Large language models (LLMs) increasingly support medical education and clinical decision tasks, yet whether reasoning models confer consistent advantages in nephrology across various task types remains unclear. We compared leading reasoning and baseline models on board-level multiple-choice questions and examined effect modification by question characteristics. 

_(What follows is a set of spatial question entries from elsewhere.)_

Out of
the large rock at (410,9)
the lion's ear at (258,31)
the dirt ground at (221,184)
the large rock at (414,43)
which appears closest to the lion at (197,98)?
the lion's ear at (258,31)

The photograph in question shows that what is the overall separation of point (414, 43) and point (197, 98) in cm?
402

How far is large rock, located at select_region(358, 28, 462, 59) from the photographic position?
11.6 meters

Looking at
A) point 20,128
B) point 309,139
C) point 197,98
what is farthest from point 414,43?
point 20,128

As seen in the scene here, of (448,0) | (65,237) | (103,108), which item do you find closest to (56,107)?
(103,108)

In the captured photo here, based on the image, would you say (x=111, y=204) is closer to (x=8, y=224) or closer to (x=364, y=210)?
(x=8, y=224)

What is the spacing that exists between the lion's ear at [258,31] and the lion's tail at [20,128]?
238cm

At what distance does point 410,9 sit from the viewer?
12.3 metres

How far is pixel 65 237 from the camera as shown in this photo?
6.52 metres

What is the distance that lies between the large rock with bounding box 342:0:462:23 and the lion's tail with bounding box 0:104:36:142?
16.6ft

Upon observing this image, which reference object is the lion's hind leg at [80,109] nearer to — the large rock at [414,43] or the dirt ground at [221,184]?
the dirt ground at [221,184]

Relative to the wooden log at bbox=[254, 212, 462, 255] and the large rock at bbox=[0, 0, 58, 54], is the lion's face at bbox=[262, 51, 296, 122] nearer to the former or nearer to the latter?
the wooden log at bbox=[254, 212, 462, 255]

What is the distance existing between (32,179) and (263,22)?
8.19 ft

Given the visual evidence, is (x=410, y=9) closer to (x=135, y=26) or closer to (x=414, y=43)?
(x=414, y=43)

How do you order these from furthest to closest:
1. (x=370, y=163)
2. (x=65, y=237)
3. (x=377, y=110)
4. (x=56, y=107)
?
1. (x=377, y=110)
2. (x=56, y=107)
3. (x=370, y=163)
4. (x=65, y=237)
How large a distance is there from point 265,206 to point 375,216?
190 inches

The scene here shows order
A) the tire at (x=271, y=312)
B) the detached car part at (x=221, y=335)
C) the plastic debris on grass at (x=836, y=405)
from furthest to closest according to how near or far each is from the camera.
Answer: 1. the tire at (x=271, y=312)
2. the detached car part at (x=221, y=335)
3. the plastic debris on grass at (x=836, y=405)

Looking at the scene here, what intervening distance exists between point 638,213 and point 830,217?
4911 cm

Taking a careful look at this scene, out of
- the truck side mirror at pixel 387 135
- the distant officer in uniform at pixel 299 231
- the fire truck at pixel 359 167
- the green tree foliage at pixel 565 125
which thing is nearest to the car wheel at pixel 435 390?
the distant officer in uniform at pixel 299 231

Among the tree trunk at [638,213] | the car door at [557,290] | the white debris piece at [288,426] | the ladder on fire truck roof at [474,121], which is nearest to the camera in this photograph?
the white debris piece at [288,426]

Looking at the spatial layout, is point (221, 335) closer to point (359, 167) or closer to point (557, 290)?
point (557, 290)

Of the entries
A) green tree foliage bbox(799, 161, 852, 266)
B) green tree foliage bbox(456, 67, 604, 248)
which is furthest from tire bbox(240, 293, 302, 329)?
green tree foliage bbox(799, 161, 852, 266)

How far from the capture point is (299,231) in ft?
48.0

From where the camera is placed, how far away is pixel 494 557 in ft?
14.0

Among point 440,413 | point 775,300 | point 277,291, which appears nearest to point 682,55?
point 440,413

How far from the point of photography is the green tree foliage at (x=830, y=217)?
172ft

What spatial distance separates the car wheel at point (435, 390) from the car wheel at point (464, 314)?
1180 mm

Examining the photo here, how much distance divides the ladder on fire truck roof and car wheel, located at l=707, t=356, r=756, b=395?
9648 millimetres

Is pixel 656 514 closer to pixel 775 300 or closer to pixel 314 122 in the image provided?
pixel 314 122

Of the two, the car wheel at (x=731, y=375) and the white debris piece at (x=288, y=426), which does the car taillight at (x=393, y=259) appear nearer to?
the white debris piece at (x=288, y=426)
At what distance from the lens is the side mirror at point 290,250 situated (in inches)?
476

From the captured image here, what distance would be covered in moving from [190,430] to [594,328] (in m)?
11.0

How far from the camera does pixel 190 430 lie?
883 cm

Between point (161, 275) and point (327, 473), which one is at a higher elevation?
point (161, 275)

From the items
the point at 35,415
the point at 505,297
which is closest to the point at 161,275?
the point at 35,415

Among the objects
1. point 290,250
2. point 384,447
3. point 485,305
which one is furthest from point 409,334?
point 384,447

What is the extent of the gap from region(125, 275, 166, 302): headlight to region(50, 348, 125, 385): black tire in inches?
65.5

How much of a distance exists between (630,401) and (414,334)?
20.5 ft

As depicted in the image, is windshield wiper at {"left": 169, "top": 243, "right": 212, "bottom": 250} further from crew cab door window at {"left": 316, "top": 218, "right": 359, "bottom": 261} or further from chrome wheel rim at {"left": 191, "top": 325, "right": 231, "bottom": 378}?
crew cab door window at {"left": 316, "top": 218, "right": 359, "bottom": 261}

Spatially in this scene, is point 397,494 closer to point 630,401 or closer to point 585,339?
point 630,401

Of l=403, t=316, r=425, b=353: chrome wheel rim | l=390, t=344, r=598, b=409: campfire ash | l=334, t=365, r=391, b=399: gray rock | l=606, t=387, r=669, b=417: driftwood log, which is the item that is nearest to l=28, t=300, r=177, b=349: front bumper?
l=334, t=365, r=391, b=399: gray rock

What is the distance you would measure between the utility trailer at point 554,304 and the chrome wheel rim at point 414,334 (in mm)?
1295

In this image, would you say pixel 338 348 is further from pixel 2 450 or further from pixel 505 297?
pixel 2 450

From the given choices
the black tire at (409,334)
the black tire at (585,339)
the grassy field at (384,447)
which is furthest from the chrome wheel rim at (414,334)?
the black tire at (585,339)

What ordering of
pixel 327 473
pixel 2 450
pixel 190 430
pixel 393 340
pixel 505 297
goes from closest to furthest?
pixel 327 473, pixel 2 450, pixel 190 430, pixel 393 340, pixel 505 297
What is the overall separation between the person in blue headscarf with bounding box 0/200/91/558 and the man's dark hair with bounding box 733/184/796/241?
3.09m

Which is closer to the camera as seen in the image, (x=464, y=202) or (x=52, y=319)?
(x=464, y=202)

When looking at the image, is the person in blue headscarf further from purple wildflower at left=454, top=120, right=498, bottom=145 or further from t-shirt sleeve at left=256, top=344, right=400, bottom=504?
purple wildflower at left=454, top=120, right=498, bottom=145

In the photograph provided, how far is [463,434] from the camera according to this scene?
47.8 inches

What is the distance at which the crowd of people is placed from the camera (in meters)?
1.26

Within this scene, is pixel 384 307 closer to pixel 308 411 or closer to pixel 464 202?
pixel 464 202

Overall accuracy was 87.6% (183/209; 95% CI 82.4–91.4) for GPT-5 and 83.7% (175/209; 95% CI 78.1–88.1) for Gemini 2.5 Pro, versus 69.9% (146/209; 95% CI 63.3–75.7) for GPT-4o and 62.7% (131/209; 95% CI 55.9–69.0) for Gemini 2.0 Flash (Figure 1). Paired analyses favored the reasoning models (OpenAI odds ratio [OR] 6.29, 95% CI 3.25–16.00; Google OR 7.29, 95% CI 3.83–18.33; both p<0.001). In GLMMs, adjusted ORs (aORs) for reasoning vs baseline were 5.00 (95% CI 3.00–8.35; p<0.001) for OpenAI and 7.28 (95% CI 4.60–11.52; p<0.001) for Google. Interactions showed larger effects for clinical questions in the OpenAI family (aOR 13.94; 95% CI 5.68–34.25) and taxonomy-dependent effects in the Google family (recall aOR 7.28; 95% CI 4.60–11.52; interpretation aOR 2.56; 95% CI 1.02–6.45); no significant modification by image inclusion was detected. Of 209 questions, 105 (50.2%) were answered correctly by all four models; 25 (12.0%) were answered correctly by both reasoning models but by neither baseline model; 15 (7.2%) were missed by all models, often involving questions that required an understanding of Japan-specific guidelines, research, and medical culture.

Reasoning models outperformed baseline models on nephrology questions, with advantages that varied by task demands—pronounced for clinical reasoning in the OpenAI family and for recall-dominant tasks in the Google family. These results suggest the potential utility of selectively applying reasoning models for education and decision support, while also revealing their current difficulty in understanding the specific details of local medical practices.